Contact-dependent regulation of UV-B/C-induced cell fate by neighboring intact cells

UV light damages macromolecules, such as DNA [1] and proteins [2], leading to a range of cellular phenotypes, including oxidative stress [3], premature senescence [4], and cell death [5]. The UV spectrum is divided into UV-A (320–400 nm), UV-B (280–320 nm), and UV-C (100–280 nm) regions. The level and type of cellular damage depend on the absorbed dose and wavelength, with shorter wavelengths being more energetically potent and thus more harmful. While UV-B is present in the natural sunlight and poses a risk to skin, UV-C is absorbed by the ozone layer and thus typically not encountered on the Earth's surface. However, their combined use can model conditions of severe DNA damage and extreme oxidative stress or mimic exposure in industrial, laboratory, or medical settings.
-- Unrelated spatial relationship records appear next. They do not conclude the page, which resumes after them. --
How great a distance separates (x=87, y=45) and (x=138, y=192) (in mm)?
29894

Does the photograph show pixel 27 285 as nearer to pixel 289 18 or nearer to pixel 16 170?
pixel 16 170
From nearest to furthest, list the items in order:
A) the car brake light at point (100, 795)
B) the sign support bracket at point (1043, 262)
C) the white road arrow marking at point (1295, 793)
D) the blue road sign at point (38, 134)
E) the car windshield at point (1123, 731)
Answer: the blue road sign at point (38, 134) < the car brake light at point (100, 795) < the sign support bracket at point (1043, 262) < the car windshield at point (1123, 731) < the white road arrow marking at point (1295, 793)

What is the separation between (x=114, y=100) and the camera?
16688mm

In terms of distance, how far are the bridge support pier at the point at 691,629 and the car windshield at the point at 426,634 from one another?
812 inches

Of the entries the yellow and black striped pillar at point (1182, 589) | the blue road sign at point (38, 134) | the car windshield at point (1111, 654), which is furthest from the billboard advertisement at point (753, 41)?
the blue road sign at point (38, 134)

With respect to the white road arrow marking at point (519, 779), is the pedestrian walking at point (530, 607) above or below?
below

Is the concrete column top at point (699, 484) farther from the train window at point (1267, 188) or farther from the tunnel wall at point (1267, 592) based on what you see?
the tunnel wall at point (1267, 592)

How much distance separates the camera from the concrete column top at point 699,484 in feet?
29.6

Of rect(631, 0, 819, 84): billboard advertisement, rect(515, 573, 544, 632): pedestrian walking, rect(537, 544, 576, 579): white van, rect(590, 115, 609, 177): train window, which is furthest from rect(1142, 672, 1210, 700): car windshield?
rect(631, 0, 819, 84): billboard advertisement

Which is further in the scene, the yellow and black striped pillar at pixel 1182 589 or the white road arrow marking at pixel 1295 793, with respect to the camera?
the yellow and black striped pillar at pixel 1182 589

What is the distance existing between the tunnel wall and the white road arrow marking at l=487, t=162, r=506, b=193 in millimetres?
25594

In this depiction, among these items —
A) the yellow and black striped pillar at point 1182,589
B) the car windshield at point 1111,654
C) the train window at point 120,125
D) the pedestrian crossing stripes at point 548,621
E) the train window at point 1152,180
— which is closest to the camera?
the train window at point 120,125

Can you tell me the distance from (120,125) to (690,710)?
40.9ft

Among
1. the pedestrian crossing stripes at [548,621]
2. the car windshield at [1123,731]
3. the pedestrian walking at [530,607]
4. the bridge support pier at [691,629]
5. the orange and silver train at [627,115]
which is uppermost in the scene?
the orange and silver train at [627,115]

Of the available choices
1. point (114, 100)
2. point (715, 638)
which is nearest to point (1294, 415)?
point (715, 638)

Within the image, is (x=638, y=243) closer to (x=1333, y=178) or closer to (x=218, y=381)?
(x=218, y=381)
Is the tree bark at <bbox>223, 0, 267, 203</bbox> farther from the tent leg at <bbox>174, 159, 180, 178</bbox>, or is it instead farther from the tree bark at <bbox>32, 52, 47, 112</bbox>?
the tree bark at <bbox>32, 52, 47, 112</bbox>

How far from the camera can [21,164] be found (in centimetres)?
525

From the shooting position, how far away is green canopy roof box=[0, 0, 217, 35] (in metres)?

Most of the current knowledge on the cellular effects of UV light was derived from experiments on homogenous cell cultures, where all cells were equally exposed to the stressor. However, UV exposure in tissues generates heterogeneous cellular damage, resulting in the coexistence of severely damaged, mildly damaged, and intact cells. Moreover, a large body of evidence shows that even in tissue culture and much more in physiological conditions, within tissues, same-type cells often display heterogeneous phenotypic and genetic features [6]. This might be due to multiple causes, such as uneven exposure to extracellular damaging agents, differences in cell cycle point at the time of stress, or the stochastic nature of somatic mutations that result in somatic mosaicism. Dramatic cell heterogeneity is observed in malignant tissues where genomic instability leads to significant genetic diversification among cells descending from individual cells [7]. Of note, cell heterogeneity increases with aging, especially on the transcriptome level [8], [9], [10], due to epigenetic alterations. The emergence of senescent cells, each affecting the phenotype of surrounding healthy cells, further contributes to age-related heterogeneity of cellular populations.

In such heterogeneous populations the phenotypes of individual cells can be modulated in a non-cell autonomous manner, depending on the features of the cellular community [11]. One example of such non-cell autonomous regulation of cellular phenotypes is the cellular parabiosis, where the presence of healthy cells leads to suppression of aberrant phenotypes in damaged cells [12]. In a reverse scenario, cell competition leads to active removal from tissues of the cells with compromised fitness by their fitter neighbors [13]. Finally, in the bystander effect, intact cells acquire features of the neighboring irradiated cells [14]. Non-cell autonomous factors mediating these interactions could be transmitted through signaling mediated by intercellular ligand-receptor pairing or via various means of intercellular cargo transfer. Direct transfer of cellular contents between adjacent cells is achieved by means of gap junctions, which transfer small molecules - metabolites and ions - or tunneling nanotubes (TNTs), which can transfer proteins and entire organelles. Finally, soluble cargo, such as certain secreted ligands, and extracellular vesicles emanating from cells can be shipped to more remote destinations via the extracellular environment.

Here, we focus on a fundamental aspect of UV biology: whether direct contact with intact neighbors modulates the fate of cells damaged by combined UV-B and single bondC light (hereafter UV light) in a heterogeneous cell culture condition, independent of tissue-specific architecture. Specifically, we analyzed the impact of intact cells on cell death, apoptotic nuclear phenotype, and cellular transcriptome. Finally, we analyzed the communication tools that may be responsible for the transmission of non-cell autonomous factors. We found that the intact cells promote an apoptotic phenotype and reduce transcriptomic response to UV light. This effect of the intact cells was contact-dependent, but it did not rely on GJ and TNTs. However, co-cultures were characterized by dramatically altered ligand-receptor pairing between the two cellular subpopulations.